By Becky Olson
A big shakeout is materializing in Washington State’s recreational cannabis industry as businesses struggle to determine the ideal balance between supply and demand.
From July 2014 through November 2015, licensed growers produced about 16,000 more pounds of marijuana than the amount retail stores sold, according to state data.
That surplus equates to roughly two months of supply for the market, based on average cannabis sales through recreational shops recently.
Since the rec industry launched in mid-2014, Washington’s newly licensed cultivators have produced more marijuana than rec shops sold every single month.
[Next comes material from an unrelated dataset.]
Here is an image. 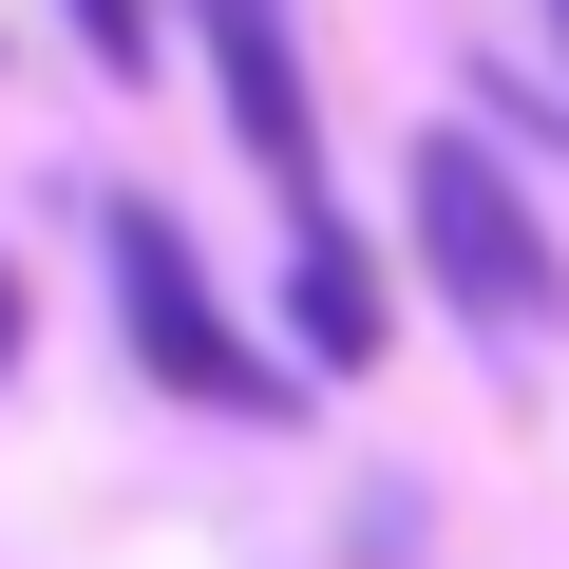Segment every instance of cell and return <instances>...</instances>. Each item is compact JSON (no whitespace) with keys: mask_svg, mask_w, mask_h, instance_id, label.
Returning a JSON list of instances; mask_svg holds the SVG:
<instances>
[{"mask_svg":"<svg viewBox=\"0 0 569 569\" xmlns=\"http://www.w3.org/2000/svg\"><path fill=\"white\" fill-rule=\"evenodd\" d=\"M399 228H418V284H437L493 361H531V342L569 323V247H550V209L512 190L493 133H418V152H399Z\"/></svg>","mask_w":569,"mask_h":569,"instance_id":"cell-1","label":"cell"},{"mask_svg":"<svg viewBox=\"0 0 569 569\" xmlns=\"http://www.w3.org/2000/svg\"><path fill=\"white\" fill-rule=\"evenodd\" d=\"M96 266H114V342H133L152 399H190V418H284V399H305V361H266V342L228 323V284L190 266V228H171L152 190L96 209Z\"/></svg>","mask_w":569,"mask_h":569,"instance_id":"cell-2","label":"cell"},{"mask_svg":"<svg viewBox=\"0 0 569 569\" xmlns=\"http://www.w3.org/2000/svg\"><path fill=\"white\" fill-rule=\"evenodd\" d=\"M190 39H209L228 152L284 190V228H305V209H323V96H305V20H284V0H190Z\"/></svg>","mask_w":569,"mask_h":569,"instance_id":"cell-3","label":"cell"},{"mask_svg":"<svg viewBox=\"0 0 569 569\" xmlns=\"http://www.w3.org/2000/svg\"><path fill=\"white\" fill-rule=\"evenodd\" d=\"M284 342H305V380H361V361L399 342V305H380V247H361L342 209H305V228H284Z\"/></svg>","mask_w":569,"mask_h":569,"instance_id":"cell-4","label":"cell"},{"mask_svg":"<svg viewBox=\"0 0 569 569\" xmlns=\"http://www.w3.org/2000/svg\"><path fill=\"white\" fill-rule=\"evenodd\" d=\"M77 58L96 77H152V0H77Z\"/></svg>","mask_w":569,"mask_h":569,"instance_id":"cell-5","label":"cell"},{"mask_svg":"<svg viewBox=\"0 0 569 569\" xmlns=\"http://www.w3.org/2000/svg\"><path fill=\"white\" fill-rule=\"evenodd\" d=\"M0 361H20V266H0Z\"/></svg>","mask_w":569,"mask_h":569,"instance_id":"cell-6","label":"cell"},{"mask_svg":"<svg viewBox=\"0 0 569 569\" xmlns=\"http://www.w3.org/2000/svg\"><path fill=\"white\" fill-rule=\"evenodd\" d=\"M550 39H569V0H550Z\"/></svg>","mask_w":569,"mask_h":569,"instance_id":"cell-7","label":"cell"}]
</instances>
The cumulative production surplus stood at 850 pounds just three months after the first rec store opened – which equated to 2.5 months of supply – and has soared since then.
A growing surplus for an entire market, not just an individual producer, can signal some big problems.
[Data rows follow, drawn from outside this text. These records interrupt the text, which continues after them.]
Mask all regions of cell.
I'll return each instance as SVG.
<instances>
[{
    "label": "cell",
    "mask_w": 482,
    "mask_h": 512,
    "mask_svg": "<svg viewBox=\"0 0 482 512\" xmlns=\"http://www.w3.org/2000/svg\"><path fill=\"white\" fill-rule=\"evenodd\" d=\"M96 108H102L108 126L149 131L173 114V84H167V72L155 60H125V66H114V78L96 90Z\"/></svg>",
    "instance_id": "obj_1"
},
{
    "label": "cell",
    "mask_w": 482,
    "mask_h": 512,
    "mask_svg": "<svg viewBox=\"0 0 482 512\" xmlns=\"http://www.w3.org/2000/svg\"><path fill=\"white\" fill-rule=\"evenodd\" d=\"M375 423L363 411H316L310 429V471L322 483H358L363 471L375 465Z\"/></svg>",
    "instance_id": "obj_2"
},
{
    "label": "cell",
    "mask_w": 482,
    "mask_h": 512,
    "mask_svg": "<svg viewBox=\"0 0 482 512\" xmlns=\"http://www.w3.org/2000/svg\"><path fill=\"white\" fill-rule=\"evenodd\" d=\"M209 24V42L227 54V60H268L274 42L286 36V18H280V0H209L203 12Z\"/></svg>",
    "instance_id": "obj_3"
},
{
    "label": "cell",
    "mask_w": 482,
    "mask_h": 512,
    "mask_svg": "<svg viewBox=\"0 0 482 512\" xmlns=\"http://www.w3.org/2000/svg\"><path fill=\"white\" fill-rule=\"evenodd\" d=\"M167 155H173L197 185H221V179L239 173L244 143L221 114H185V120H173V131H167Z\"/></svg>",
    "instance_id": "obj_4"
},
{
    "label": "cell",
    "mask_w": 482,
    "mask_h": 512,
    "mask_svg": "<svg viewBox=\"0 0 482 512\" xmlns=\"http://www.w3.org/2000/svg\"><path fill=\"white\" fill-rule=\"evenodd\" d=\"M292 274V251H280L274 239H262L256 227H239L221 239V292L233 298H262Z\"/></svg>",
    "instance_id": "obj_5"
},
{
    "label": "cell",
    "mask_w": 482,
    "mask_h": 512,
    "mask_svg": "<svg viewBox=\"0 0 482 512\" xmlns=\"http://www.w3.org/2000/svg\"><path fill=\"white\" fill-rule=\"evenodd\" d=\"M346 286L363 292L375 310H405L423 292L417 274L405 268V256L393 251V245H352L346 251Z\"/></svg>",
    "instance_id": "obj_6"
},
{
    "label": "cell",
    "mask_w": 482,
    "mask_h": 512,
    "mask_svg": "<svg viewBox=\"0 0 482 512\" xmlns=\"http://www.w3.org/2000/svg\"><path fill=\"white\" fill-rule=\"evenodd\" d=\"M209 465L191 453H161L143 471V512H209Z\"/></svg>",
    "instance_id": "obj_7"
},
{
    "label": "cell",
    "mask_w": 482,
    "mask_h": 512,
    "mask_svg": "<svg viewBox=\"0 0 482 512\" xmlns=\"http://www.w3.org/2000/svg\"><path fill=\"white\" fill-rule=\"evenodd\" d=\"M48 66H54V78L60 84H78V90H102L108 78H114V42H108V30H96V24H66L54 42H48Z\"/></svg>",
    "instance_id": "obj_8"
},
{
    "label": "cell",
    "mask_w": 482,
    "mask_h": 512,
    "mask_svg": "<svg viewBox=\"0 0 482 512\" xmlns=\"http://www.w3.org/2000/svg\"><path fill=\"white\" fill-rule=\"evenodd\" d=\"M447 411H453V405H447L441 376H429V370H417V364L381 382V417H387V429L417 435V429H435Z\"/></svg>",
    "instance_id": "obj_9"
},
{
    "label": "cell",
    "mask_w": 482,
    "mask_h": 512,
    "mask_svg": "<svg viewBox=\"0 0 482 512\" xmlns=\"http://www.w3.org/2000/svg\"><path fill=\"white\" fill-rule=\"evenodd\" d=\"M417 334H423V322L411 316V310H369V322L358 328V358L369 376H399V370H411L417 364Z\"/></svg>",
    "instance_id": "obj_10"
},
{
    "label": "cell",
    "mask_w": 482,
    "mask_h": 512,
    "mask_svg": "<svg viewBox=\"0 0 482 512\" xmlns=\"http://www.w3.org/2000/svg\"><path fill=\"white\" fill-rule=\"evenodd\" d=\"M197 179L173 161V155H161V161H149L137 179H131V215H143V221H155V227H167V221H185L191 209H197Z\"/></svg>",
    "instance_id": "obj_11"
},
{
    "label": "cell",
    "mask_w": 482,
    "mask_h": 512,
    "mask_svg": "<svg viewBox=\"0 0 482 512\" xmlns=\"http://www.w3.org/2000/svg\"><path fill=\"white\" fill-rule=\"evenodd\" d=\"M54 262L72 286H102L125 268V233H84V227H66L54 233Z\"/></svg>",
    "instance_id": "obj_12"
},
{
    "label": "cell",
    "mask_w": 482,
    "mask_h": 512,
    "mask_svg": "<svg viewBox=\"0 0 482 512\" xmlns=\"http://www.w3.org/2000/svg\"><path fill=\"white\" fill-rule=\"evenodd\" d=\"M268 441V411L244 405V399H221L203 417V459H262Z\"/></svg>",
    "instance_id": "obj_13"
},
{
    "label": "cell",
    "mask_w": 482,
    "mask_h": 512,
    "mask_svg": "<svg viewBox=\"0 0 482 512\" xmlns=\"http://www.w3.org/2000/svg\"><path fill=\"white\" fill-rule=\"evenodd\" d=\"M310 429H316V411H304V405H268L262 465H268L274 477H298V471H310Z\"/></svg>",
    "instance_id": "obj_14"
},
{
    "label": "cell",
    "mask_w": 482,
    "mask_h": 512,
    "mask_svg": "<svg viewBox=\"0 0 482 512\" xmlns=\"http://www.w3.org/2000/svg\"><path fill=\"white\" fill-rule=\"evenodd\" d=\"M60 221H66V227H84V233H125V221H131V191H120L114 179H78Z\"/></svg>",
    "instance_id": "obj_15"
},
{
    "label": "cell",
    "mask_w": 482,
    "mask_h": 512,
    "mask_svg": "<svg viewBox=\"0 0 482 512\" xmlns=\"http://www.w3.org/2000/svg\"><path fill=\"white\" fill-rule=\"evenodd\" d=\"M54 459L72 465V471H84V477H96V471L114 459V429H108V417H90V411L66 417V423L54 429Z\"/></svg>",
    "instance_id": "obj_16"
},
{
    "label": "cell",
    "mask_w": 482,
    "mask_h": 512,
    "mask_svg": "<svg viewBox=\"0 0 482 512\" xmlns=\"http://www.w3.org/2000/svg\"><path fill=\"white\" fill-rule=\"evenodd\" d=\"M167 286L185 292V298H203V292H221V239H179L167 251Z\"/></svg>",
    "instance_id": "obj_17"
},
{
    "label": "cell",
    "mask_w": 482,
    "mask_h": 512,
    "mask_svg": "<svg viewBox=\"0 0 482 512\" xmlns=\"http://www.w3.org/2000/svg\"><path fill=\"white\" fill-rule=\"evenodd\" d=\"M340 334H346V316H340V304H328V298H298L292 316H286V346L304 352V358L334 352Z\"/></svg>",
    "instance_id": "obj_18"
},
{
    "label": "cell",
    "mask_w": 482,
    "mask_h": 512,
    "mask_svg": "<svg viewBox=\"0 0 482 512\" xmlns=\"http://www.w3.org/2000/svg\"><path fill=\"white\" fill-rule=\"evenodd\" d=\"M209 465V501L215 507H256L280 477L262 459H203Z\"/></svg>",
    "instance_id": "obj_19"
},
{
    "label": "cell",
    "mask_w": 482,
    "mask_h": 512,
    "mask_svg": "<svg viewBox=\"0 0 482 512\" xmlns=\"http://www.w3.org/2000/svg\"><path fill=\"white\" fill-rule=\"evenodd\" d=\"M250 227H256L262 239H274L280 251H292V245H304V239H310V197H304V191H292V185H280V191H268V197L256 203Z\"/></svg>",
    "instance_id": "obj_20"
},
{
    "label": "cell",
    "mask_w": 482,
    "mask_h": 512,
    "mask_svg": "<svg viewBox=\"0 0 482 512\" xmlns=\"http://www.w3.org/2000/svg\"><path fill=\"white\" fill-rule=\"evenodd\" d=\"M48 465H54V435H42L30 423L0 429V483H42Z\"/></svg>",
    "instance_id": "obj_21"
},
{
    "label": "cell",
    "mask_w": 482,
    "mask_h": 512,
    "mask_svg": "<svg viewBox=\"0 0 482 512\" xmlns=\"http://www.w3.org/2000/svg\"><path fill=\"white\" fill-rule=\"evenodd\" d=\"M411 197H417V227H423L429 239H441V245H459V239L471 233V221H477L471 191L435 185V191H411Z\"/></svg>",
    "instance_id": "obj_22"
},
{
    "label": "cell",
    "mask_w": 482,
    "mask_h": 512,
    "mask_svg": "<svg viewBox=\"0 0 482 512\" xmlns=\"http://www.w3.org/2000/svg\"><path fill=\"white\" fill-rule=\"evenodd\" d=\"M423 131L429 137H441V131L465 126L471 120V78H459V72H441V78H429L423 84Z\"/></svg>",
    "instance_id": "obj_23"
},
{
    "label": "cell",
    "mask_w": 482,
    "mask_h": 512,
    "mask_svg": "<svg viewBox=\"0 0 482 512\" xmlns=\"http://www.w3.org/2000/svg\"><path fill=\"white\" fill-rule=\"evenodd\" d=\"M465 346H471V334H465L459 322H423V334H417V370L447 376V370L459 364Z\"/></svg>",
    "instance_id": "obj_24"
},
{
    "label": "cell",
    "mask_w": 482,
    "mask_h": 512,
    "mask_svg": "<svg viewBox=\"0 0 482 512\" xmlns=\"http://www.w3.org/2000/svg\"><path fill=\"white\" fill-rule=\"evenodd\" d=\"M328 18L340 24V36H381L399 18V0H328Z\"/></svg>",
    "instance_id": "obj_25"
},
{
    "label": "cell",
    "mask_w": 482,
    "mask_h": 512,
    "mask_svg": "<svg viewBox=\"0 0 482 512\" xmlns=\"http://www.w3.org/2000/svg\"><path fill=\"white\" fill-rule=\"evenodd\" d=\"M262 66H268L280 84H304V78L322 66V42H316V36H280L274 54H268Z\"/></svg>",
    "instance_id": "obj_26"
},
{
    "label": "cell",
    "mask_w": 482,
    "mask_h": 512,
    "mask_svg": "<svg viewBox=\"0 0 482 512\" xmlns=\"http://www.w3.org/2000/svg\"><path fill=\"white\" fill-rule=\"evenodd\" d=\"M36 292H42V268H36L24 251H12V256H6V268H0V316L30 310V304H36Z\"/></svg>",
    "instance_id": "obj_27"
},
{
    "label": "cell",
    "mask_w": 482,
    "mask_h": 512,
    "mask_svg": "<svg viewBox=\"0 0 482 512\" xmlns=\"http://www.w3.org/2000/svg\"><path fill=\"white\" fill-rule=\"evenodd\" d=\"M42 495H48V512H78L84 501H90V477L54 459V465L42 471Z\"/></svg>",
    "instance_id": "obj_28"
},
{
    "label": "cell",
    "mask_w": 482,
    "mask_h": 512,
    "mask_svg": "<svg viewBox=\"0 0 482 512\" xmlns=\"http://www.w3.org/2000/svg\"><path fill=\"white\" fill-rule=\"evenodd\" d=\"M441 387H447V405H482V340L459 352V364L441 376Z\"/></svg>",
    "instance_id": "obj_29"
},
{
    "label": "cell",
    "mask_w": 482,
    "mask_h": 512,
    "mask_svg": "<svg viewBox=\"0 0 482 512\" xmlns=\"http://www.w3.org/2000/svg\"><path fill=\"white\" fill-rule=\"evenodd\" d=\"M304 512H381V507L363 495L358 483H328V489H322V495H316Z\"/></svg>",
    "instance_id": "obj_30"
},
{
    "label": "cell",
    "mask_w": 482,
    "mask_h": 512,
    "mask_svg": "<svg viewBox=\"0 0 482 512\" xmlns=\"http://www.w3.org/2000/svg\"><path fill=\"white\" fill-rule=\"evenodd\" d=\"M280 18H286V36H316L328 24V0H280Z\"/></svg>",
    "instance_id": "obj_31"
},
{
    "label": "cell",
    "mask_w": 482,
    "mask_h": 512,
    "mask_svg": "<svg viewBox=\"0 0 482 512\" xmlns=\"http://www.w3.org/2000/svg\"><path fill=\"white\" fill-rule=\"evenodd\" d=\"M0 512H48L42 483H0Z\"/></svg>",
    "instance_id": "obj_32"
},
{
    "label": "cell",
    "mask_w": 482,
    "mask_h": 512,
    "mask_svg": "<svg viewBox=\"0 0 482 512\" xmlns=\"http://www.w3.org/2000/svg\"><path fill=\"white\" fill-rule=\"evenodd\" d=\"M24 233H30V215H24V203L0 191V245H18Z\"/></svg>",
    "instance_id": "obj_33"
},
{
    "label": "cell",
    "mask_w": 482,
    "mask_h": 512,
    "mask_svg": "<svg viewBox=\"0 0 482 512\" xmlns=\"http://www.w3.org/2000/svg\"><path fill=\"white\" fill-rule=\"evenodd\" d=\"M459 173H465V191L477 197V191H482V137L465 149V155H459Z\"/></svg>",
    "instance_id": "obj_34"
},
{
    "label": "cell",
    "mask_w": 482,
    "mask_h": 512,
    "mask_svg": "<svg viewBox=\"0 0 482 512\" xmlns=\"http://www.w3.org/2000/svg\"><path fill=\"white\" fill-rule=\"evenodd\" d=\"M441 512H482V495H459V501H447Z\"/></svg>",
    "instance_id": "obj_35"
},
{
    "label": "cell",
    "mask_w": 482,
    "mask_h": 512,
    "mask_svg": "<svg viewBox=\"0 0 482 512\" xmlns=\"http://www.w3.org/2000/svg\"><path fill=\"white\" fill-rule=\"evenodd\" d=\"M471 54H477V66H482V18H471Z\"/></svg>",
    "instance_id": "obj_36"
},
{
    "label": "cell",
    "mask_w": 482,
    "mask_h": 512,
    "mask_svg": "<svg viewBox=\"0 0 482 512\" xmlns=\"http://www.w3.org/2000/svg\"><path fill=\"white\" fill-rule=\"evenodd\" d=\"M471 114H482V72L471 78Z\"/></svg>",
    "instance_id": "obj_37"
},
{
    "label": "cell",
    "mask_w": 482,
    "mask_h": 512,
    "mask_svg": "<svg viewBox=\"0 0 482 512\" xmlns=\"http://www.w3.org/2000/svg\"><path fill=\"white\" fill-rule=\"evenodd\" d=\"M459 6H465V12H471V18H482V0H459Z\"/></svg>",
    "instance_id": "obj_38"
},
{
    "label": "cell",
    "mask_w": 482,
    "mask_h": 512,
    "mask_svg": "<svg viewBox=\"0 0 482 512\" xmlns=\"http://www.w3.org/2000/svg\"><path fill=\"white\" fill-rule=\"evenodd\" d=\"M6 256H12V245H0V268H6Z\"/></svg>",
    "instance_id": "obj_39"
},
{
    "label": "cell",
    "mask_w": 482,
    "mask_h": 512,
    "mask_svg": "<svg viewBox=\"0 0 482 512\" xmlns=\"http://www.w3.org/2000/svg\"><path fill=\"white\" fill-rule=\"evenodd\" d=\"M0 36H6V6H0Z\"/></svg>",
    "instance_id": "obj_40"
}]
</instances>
In Washington, scores of cultivation companies have gone out of business in large part because of the oversupply issue, said Christopher Macaluso, a longtime cultivator in California who co-founded Canna Group, which provides consulting to cultivators in the northwest states.
Producers are now sitting on a substantial amount of surplus inventory, and the future of many of them is in jeopardy. Some could try to unload low-quality inventory at fire-sale prices, flooding the market and exerting artificial downward pressure on the broader wholesale price.
“If I was sitting on a surplus beyond a month and a half, I’d need to take a look in the mirror and either get more in tune with producing a higher-quality product, or I’d be taking a more business or corporate savvy approach to how I was pricing my product, looking at this from a long term play rather than a short term here and now,” Macaluso said.
To be sure, the market saw higher levels of supply when compared to demand in the early days of the state’s rec industry. In November 2014, for instance, the market had 3.5 months’ worth of excess product.
Supply is now more in line with demand, with the surplus currently running about 1.7 to 2 months.
But the absolute cumulative surplus nevertheless continues to grow.
“A lot of people really got into this for the money, with sort of hungry eyes, and aren’t able to produce the results that consumers, let alone the retailers, are looking for,” Macaluso said.
This type of tumult is to be expected in large markets with a high number of producers, and Washington’s market will eventually find equilibrium and settle down. In the meantime, however, producers, processors and retailers will continue to face a high degree of uncertainty as the shakeout continues.